Instructions for the task:
Render every entry below as a JSON list of strings, one string per line, with blank lines omitted. Leave the pictures out of the list.
---------- Information given
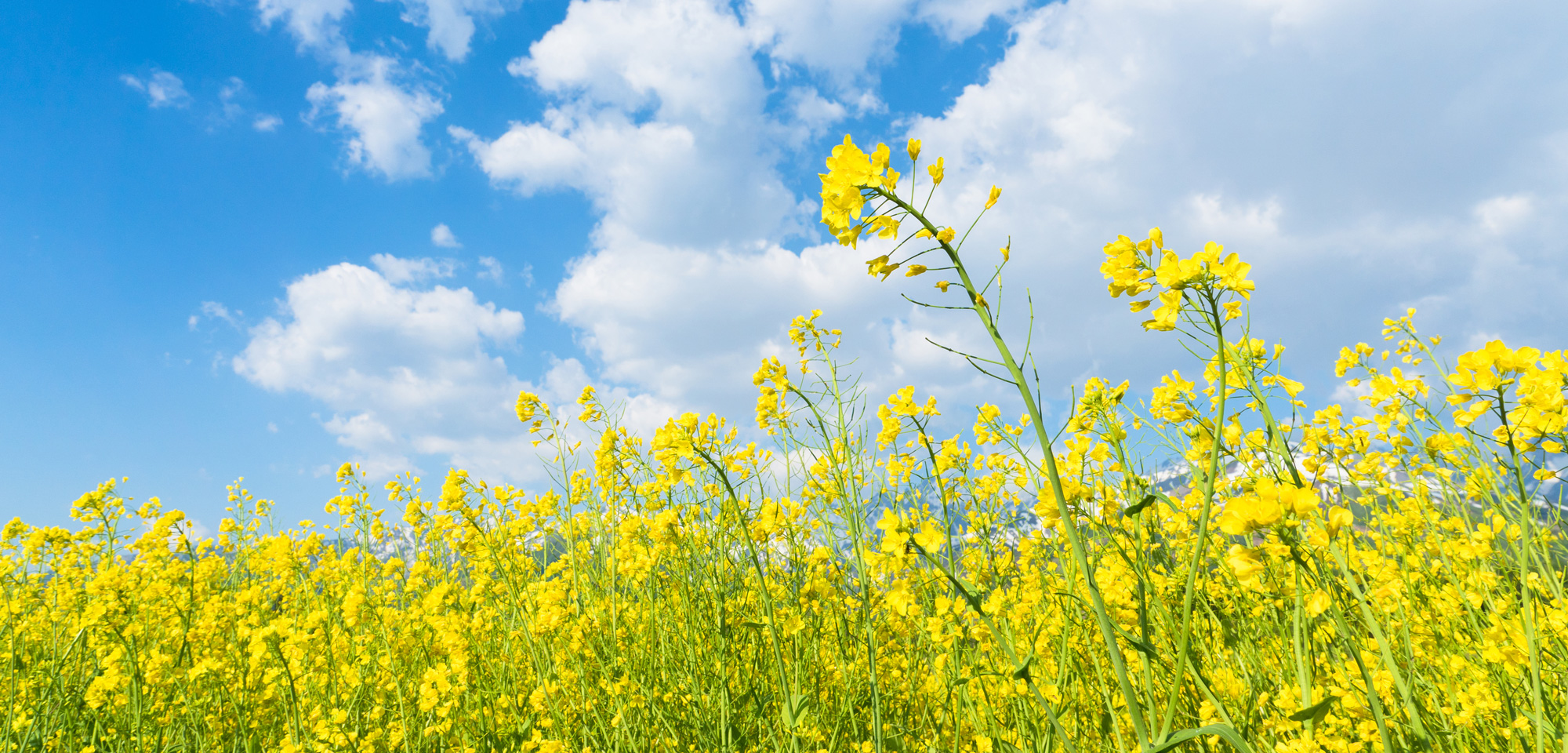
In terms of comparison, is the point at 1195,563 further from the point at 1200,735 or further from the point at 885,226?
the point at 885,226

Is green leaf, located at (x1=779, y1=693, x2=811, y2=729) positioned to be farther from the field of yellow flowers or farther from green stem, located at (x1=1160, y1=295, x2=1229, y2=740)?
green stem, located at (x1=1160, y1=295, x2=1229, y2=740)

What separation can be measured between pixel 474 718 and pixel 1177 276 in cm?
348

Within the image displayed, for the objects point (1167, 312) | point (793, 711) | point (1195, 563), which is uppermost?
point (1167, 312)

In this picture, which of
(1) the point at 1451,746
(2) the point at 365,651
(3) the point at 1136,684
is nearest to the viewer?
(1) the point at 1451,746

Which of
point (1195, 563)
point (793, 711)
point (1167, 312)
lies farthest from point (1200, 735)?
point (793, 711)

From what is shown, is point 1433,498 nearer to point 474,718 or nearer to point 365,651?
point 474,718

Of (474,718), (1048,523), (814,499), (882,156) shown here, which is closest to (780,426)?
(814,499)

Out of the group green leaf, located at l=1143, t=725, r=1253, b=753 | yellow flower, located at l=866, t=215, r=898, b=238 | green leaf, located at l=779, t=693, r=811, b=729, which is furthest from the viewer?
green leaf, located at l=779, t=693, r=811, b=729

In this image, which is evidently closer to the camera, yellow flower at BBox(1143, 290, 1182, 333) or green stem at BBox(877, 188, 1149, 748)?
green stem at BBox(877, 188, 1149, 748)

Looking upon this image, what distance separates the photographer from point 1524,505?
1027 millimetres

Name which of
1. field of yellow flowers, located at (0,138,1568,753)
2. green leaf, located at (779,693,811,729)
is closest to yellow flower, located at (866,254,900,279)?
field of yellow flowers, located at (0,138,1568,753)

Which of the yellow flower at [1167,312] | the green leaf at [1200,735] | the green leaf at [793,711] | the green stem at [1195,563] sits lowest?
the green leaf at [793,711]

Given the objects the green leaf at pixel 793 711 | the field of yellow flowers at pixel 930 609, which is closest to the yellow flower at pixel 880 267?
the field of yellow flowers at pixel 930 609

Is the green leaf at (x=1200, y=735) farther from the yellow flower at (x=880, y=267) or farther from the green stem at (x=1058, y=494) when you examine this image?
the yellow flower at (x=880, y=267)
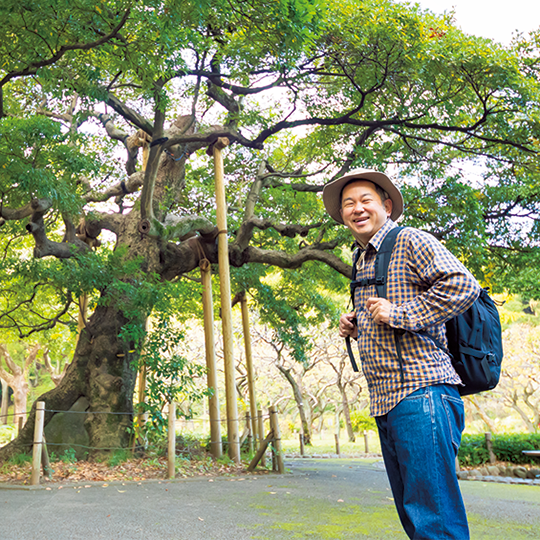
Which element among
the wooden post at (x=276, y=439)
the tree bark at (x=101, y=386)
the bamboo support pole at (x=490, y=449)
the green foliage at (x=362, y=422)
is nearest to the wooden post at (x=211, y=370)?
the wooden post at (x=276, y=439)

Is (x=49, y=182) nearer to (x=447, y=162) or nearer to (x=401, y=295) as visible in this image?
(x=401, y=295)

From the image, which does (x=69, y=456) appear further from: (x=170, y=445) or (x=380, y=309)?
(x=380, y=309)

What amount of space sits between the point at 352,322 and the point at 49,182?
5.06 metres

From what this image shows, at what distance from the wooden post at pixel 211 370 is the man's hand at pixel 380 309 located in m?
6.52

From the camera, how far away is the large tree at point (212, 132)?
5.03 meters

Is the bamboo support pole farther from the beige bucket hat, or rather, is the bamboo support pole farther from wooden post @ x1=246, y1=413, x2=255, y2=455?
the beige bucket hat

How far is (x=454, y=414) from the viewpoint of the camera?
1588 mm

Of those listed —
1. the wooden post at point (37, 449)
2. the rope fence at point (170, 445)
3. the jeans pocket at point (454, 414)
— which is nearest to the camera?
the jeans pocket at point (454, 414)

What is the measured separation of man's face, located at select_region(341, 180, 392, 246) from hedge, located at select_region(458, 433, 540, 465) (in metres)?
9.57

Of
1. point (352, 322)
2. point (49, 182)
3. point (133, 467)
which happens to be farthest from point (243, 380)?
point (352, 322)

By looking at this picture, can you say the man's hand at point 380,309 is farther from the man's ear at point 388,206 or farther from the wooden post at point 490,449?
the wooden post at point 490,449

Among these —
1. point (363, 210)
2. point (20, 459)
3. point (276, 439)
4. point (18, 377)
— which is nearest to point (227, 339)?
point (276, 439)

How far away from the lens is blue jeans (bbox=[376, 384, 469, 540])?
1.44 metres

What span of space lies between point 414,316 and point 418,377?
0.68 ft
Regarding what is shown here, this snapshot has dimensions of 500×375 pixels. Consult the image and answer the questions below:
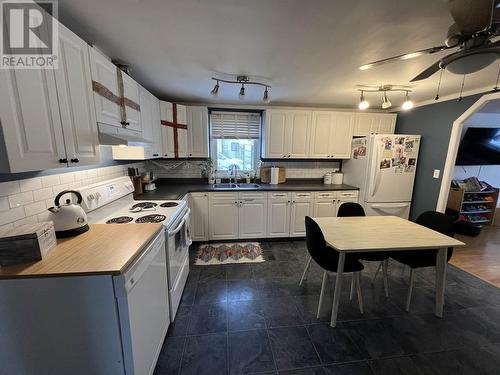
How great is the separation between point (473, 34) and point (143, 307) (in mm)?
2295

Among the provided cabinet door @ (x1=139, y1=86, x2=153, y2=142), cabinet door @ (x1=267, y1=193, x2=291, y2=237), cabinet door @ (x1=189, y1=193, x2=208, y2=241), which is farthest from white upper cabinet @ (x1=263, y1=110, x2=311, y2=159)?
cabinet door @ (x1=139, y1=86, x2=153, y2=142)

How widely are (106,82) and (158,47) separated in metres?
0.49

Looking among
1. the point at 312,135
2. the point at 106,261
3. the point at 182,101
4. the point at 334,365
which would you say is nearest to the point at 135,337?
the point at 106,261

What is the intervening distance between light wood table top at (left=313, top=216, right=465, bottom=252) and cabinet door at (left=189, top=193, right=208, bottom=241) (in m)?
1.76

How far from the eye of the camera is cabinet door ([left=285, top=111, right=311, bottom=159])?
3432 mm

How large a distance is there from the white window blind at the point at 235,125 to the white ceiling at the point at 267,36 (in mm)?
1244

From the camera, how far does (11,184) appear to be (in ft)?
3.82

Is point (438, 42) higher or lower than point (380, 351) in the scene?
higher

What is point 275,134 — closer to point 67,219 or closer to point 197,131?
point 197,131

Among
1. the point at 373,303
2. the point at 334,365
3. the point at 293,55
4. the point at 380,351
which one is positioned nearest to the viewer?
the point at 334,365

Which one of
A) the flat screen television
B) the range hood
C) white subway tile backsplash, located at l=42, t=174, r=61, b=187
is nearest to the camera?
white subway tile backsplash, located at l=42, t=174, r=61, b=187

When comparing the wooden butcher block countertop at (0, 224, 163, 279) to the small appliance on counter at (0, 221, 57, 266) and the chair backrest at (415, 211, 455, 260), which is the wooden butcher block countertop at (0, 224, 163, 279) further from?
the chair backrest at (415, 211, 455, 260)

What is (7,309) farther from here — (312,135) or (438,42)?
(312,135)

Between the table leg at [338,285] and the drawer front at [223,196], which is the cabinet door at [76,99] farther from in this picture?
the table leg at [338,285]
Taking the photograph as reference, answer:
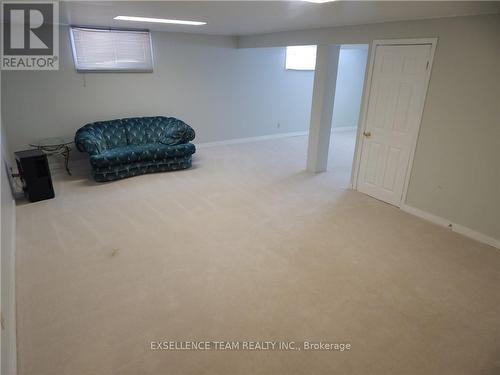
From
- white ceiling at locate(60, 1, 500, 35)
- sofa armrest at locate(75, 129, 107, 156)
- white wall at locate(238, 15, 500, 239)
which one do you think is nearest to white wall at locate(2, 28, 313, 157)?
sofa armrest at locate(75, 129, 107, 156)

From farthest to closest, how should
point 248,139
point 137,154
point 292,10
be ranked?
point 248,139 → point 137,154 → point 292,10

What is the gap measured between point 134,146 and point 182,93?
166cm

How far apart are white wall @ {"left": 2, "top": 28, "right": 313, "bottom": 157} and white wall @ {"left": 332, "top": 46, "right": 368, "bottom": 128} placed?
96 centimetres

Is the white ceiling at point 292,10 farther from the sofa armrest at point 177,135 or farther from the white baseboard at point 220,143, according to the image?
the white baseboard at point 220,143

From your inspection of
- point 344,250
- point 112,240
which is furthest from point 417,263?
point 112,240

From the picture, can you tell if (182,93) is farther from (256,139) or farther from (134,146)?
--------------------
Answer in full:
[
  "In terms of comparison, is the point at 1195,563 further from the point at 1200,735 or further from the point at 885,226?",
  "the point at 885,226",
  "Is green leaf, located at (x1=779, y1=693, x2=811, y2=729) positioned to be farther from the field of yellow flowers or farther from green stem, located at (x1=1160, y1=295, x2=1229, y2=740)?",
  "green stem, located at (x1=1160, y1=295, x2=1229, y2=740)",
  "What separation can be measured between pixel 474 718 and pixel 1177 276 in cm?",
  "348",
  "Within the image displayed, for the objects point (1167, 312) | point (793, 711) | point (1195, 563), which is uppermost?",
  "point (1167, 312)",
  "In this picture, which of",
  "(1) the point at 1451,746",
  "(2) the point at 365,651",
  "(3) the point at 1136,684",
  "is nearest to the viewer?",
  "(1) the point at 1451,746",
  "Which of",
  "point (1195, 563)",
  "point (793, 711)",
  "point (1167, 312)",
  "lies farthest from point (1200, 735)?",
  "point (793, 711)",
  "From what is shown, is point 1433,498 nearer to point 474,718 or nearer to point 365,651?",
  "point 474,718",
  "Of (474,718), (1048,523), (814,499), (882,156) shown here, which is closest to (780,426)?",
  "(814,499)",
  "Out of the group green leaf, located at l=1143, t=725, r=1253, b=753 | yellow flower, located at l=866, t=215, r=898, b=238 | green leaf, located at l=779, t=693, r=811, b=729, which is furthest from the viewer?",
  "green leaf, located at l=779, t=693, r=811, b=729",
  "In this image, which is evidently closer to the camera, yellow flower at BBox(1143, 290, 1182, 333) or green stem at BBox(877, 188, 1149, 748)?",
  "green stem at BBox(877, 188, 1149, 748)",
  "Looking upon this image, what distance separates the photographer from point 1524,505?",
  "1027 millimetres",
  "Name which of",
  "1. field of yellow flowers, located at (0,138,1568,753)",
  "2. green leaf, located at (779,693,811,729)",
  "is closest to yellow flower, located at (866,254,900,279)?",
  "field of yellow flowers, located at (0,138,1568,753)",
  "Which of the yellow flower at [1167,312] | the green leaf at [1200,735] | the green leaf at [793,711] | the green stem at [1195,563] sits lowest?",
  "the green leaf at [793,711]",
  "Given the objects the green leaf at pixel 793 711 | the field of yellow flowers at pixel 930 609, which is closest to the yellow flower at pixel 880 267?",
  "the field of yellow flowers at pixel 930 609",
  "Is the green leaf at (x=1200, y=735) farther from the yellow flower at (x=880, y=267) or farther from the green stem at (x=1058, y=494) when you examine this image?",
  "the yellow flower at (x=880, y=267)",
  "Which element among",
  "the wooden post at (x=276, y=439)",
  "the tree bark at (x=101, y=386)",
  "the bamboo support pole at (x=490, y=449)",
  "the green foliage at (x=362, y=422)",
  "is nearest to the wooden post at (x=211, y=370)?",
  "the wooden post at (x=276, y=439)",
  "Is (x=49, y=182) nearer to (x=447, y=162) or nearer to (x=401, y=295) as visible in this image?",
  "(x=401, y=295)",
  "From the image, which does (x=69, y=456) appear further from: (x=170, y=445) or (x=380, y=309)?",
  "(x=380, y=309)",
  "What amount of space sits between the point at 352,322 and the point at 49,182?",
  "5.06 metres",
  "From what this image shows, at what distance from the wooden post at pixel 211 370 is the man's hand at pixel 380 309 located in m?",
  "6.52",
  "From the camera, how far away is the large tree at point (212, 132)?",
  "5.03 meters",
  "Is the bamboo support pole farther from the beige bucket hat, or rather, is the bamboo support pole farther from wooden post @ x1=246, y1=413, x2=255, y2=455?",
  "the beige bucket hat",
  "How far is (x=454, y=414) from the viewpoint of the camera?",
  "1588 mm",
  "Of those listed —",
  "1. the wooden post at point (37, 449)",
  "2. the rope fence at point (170, 445)",
  "3. the jeans pocket at point (454, 414)",
  "— which is nearest to the camera?",
  "the jeans pocket at point (454, 414)",
  "What is the measured separation of man's face, located at select_region(341, 180, 392, 246) from hedge, located at select_region(458, 433, 540, 465) (in metres)?",
  "9.57",
  "Of",
  "1. point (352, 322)",
  "2. point (49, 182)",
  "3. point (133, 467)",
  "which happens to be farthest from point (243, 380)?",
  "point (352, 322)",
  "By looking at this picture, can you say the man's hand at point 380,309 is farther from the man's ear at point 388,206 or farther from the wooden post at point 490,449?",
  "the wooden post at point 490,449",
  "Among these —",
  "1. point (363, 210)",
  "2. point (20, 459)",
  "3. point (276, 439)",
  "4. point (18, 377)",
  "— which is nearest to point (227, 339)?",
  "point (276, 439)",
  "How far away from the lens is blue jeans (bbox=[376, 384, 469, 540])?",
  "1.44 metres",
  "What span of space lies between point 414,316 and point 418,377?",
  "0.68 ft",
  "Regarding what is shown here, this snapshot has dimensions of 500×375 pixels. Consult the image and answer the questions below:",
  "How great is the separation between point (473, 34) and point (143, 307) (in mm)?",
  "2295",
  "Among the provided cabinet door @ (x1=139, y1=86, x2=153, y2=142), cabinet door @ (x1=267, y1=193, x2=291, y2=237), cabinet door @ (x1=189, y1=193, x2=208, y2=241), which is farthest from white upper cabinet @ (x1=263, y1=110, x2=311, y2=159)?",
  "cabinet door @ (x1=139, y1=86, x2=153, y2=142)",
  "How widely are (106,82) and (158,47) separated in metres?",
  "0.49",
  "Looking among",
  "1. the point at 312,135",
  "2. the point at 106,261",
  "3. the point at 182,101",
  "4. the point at 334,365",
  "which would you say is nearest to the point at 135,337?",
  "the point at 106,261",
  "What is the intervening distance between light wood table top at (left=313, top=216, right=465, bottom=252) and cabinet door at (left=189, top=193, right=208, bottom=241) (in m)?",
  "1.76",
  "How far from the eye of the camera is cabinet door ([left=285, top=111, right=311, bottom=159])?",
  "3432 mm",
  "How large a distance is there from the white window blind at the point at 235,125 to the white ceiling at the point at 267,36 (in mm)?",
  "1244",
  "From the camera, how far does (11,184) appear to be (in ft)?",
  "3.82",
  "Is point (438, 42) higher or lower than point (380, 351) in the scene?",
  "higher",
  "What is point 275,134 — closer to point 67,219 or closer to point 197,131?",
  "point 197,131",
  "Among",
  "1. the point at 373,303",
  "2. the point at 334,365",
  "3. the point at 293,55",
  "4. the point at 380,351",
  "which one is positioned nearest to the viewer?",
  "the point at 334,365",
  "Which one of",
  "A) the flat screen television",
  "B) the range hood",
  "C) white subway tile backsplash, located at l=42, t=174, r=61, b=187",
  "is nearest to the camera?",
  "white subway tile backsplash, located at l=42, t=174, r=61, b=187",
  "When comparing the wooden butcher block countertop at (0, 224, 163, 279) to the small appliance on counter at (0, 221, 57, 266) and the chair backrest at (415, 211, 455, 260), which is the wooden butcher block countertop at (0, 224, 163, 279) further from?",
  "the chair backrest at (415, 211, 455, 260)",
  "What is (7,309) farther from here — (312,135) or (438,42)?",
  "(312,135)",
  "Between the table leg at [338,285] and the drawer front at [223,196], which is the cabinet door at [76,99] farther from in this picture?",
  "the table leg at [338,285]",
  "Taking the photograph as reference, answer:",
  "From",
  "- white ceiling at locate(60, 1, 500, 35)",
  "- sofa armrest at locate(75, 129, 107, 156)",
  "- white wall at locate(238, 15, 500, 239)",
  "which one do you think is nearest to white wall at locate(2, 28, 313, 157)?",
  "sofa armrest at locate(75, 129, 107, 156)",
  "From farthest to closest, how should",
  "point 248,139",
  "point 137,154",
  "point 292,10",
  "be ranked?",
  "point 248,139 → point 137,154 → point 292,10",
  "What is the gap measured between point 134,146 and point 182,93?",
  "166cm",
  "How far apart are white wall @ {\"left\": 2, \"top\": 28, \"right\": 313, \"bottom\": 157} and white wall @ {\"left\": 332, \"top\": 46, \"right\": 368, \"bottom\": 128} placed?",
  "96 centimetres",
  "Is the white ceiling at point 292,10 farther from the sofa armrest at point 177,135 or farther from the white baseboard at point 220,143, according to the image?",
  "the white baseboard at point 220,143",
  "From your inspection of",
  "- point 344,250",
  "- point 112,240",
  "which is furthest from point 417,263?",
  "point 112,240",
  "From the picture, can you tell if (182,93) is farther from (256,139) or farther from (134,146)?"
]